Copy out each line of the data below in which "genus" appears.

*** Opening Data to examine ***

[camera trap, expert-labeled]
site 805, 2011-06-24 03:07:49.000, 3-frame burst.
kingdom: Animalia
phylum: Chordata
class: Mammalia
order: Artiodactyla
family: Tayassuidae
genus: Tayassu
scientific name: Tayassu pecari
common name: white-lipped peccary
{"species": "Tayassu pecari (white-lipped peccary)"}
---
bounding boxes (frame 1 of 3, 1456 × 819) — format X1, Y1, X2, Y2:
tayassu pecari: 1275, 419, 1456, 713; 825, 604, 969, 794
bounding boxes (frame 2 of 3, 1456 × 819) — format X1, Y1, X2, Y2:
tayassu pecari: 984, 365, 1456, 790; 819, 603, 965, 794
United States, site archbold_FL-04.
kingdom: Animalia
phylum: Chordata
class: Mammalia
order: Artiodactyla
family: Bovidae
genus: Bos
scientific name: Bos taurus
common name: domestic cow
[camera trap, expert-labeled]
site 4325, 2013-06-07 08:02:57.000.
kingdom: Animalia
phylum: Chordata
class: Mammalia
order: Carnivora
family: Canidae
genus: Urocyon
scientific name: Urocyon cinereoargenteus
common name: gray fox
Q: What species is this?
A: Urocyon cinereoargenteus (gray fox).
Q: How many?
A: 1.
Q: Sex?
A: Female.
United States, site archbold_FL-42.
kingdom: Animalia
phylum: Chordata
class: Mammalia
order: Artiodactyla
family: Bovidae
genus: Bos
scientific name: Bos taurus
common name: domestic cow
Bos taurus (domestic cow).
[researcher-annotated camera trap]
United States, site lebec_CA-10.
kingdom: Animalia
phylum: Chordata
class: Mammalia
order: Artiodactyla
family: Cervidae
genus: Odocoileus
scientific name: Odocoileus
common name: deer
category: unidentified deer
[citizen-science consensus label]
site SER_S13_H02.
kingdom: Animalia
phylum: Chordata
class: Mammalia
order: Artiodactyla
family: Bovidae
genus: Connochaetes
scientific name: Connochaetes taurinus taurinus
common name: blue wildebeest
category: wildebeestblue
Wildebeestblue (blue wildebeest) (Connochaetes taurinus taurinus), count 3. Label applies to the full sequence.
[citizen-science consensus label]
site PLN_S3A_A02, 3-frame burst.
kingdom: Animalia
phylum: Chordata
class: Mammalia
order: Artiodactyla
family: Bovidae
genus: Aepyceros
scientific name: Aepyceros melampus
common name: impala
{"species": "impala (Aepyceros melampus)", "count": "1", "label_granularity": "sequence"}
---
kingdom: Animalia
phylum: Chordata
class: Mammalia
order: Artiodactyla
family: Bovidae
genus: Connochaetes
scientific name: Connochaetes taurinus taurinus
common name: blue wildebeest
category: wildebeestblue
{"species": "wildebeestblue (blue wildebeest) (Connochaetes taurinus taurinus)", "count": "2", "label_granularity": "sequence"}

*** Closing Data to examine ***

■ The completed task ■
genus: Tayassu
genus: Bos
genus: Urocyon
genus: Bos
genus: Odocoileus
genus: Connochaetes
genus: Aepyceros
genus: Connochaetes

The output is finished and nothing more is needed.